Stop Calling It “Agents” If It’s Just a Cron Job with a GPT Call

Why this matters this week
AI automation quietly crossed a threshold in the last ~90 days:
- It’s now cheaper than a human for a growing set of narrow, well-scoped workflows.
- It’s more robust than brittle RPA for anything involving unstructured text, screenshots, or variable layouts.
- It’s integrating into production via APIs, event buses, and workflow engines—not just living in browser extensions and prototypes.
You’re seeing:
- “Agents” promising to run whole back-office processes.
- Copilots that don’t just suggest text, but actually submit tickets, send emails, and update CRM.
- Workflow orchestrators that claim to replace RPA bots with LLM-powered flows.
For a technical leader, the question is no longer “Can we do this?” but:
- Where is AI automation actually ready to own a production workflow end-to-end?
- What architecture keeps this from becoming the new RPA hairball?
- How do you keep costs, latency, and blast radius within reason?
This post is about that: not “AI agents” generically, but concrete patterns that replace brittle RPA and glue code with something maintainable.
What’s actually changed (not the press release)
Three practical shifts matter for real businesses:
1. Models are “good enough” at structured extraction and constrained generation
The meaningful shift isn’t “IQ 155 vs 140.” It’s:
-
Reliably parse semi-structured mess → structured JSON
Invoices, emails, order forms, support threads, logs.
You can enforce JSON schemas, use tools/functions, and validate outputs. -
Follow templates and constraints
“Fill these fields.
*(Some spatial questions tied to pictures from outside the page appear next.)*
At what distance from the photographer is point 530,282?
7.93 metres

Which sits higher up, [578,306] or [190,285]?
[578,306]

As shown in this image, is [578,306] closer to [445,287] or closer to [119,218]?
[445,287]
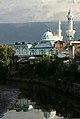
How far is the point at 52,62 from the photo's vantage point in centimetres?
6881

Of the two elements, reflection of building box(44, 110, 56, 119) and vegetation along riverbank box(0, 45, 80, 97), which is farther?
vegetation along riverbank box(0, 45, 80, 97)

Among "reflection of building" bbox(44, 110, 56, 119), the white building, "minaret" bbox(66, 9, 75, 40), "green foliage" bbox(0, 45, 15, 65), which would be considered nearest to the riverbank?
"green foliage" bbox(0, 45, 15, 65)

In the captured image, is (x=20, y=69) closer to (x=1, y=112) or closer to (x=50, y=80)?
(x=50, y=80)

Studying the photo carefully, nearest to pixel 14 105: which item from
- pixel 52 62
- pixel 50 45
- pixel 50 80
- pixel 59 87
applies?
pixel 59 87

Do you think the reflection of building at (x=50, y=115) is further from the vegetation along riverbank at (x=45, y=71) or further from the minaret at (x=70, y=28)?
the minaret at (x=70, y=28)

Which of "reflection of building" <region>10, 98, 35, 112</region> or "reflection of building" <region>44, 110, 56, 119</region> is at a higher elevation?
"reflection of building" <region>10, 98, 35, 112</region>

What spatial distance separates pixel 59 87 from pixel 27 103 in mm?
10851

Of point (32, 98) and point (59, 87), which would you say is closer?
point (32, 98)

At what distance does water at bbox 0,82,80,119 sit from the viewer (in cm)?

Use only these values. Don’t touch anything else.”
This is what you need to safely drive downstream systems.
This unlocks a lot of RPA use cases that were previously fragile due to layout or text variability.
2. Tool calling + orchestration frameworks are viable, not science projects
The ecosystem matured around:
- Tool calling / function calling in mainstream LLM APIs.
- Workflow engines (Temporal, Airflow, Step Functions, etc.) being used as the outer orchestrator around LLM steps.
- Vector search and retrieval as standard plumbing, not research.
This lets you treat “call the model + tools” as just another node in a workflow, with retries, timeouts, metrics, and idempotency—things RPA tools have been weak at.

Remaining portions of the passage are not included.